Exercise details
Where an entry holds an image, skip the image but reproduce the rest word for word.

Data: Begin

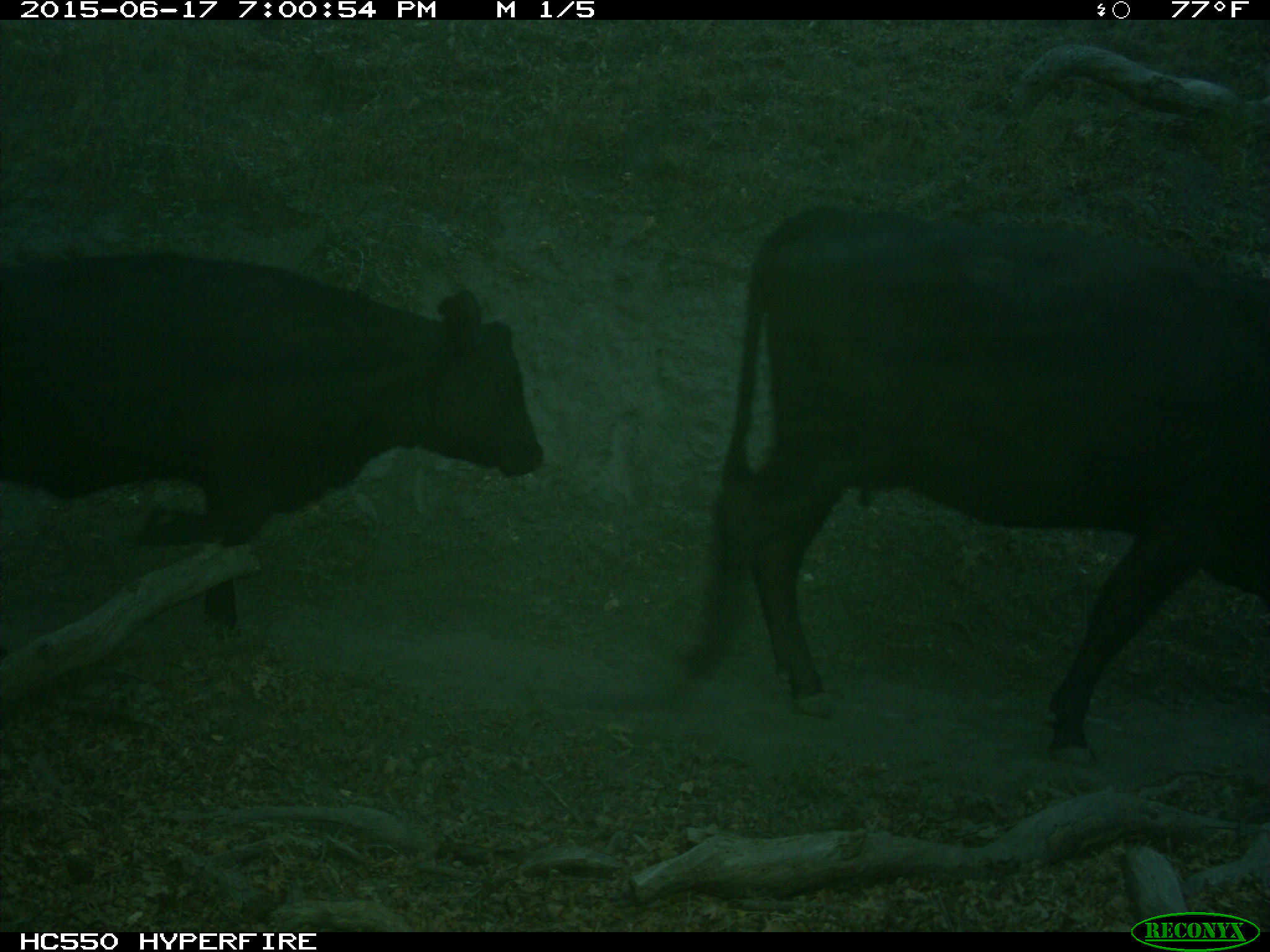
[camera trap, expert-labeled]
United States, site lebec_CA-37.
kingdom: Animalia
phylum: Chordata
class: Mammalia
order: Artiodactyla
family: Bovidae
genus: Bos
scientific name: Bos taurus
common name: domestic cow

Data: End

Answer to the exercise
[camera trap, expert-labeled]
United States, site lebec_CA-37.
kingdom: Animalia
phylum: Chordata
class: Mammalia
order: Artiodactyla
family: Bovidae
genus: Bos
scientific name: Bos taurus
common name: domestic cow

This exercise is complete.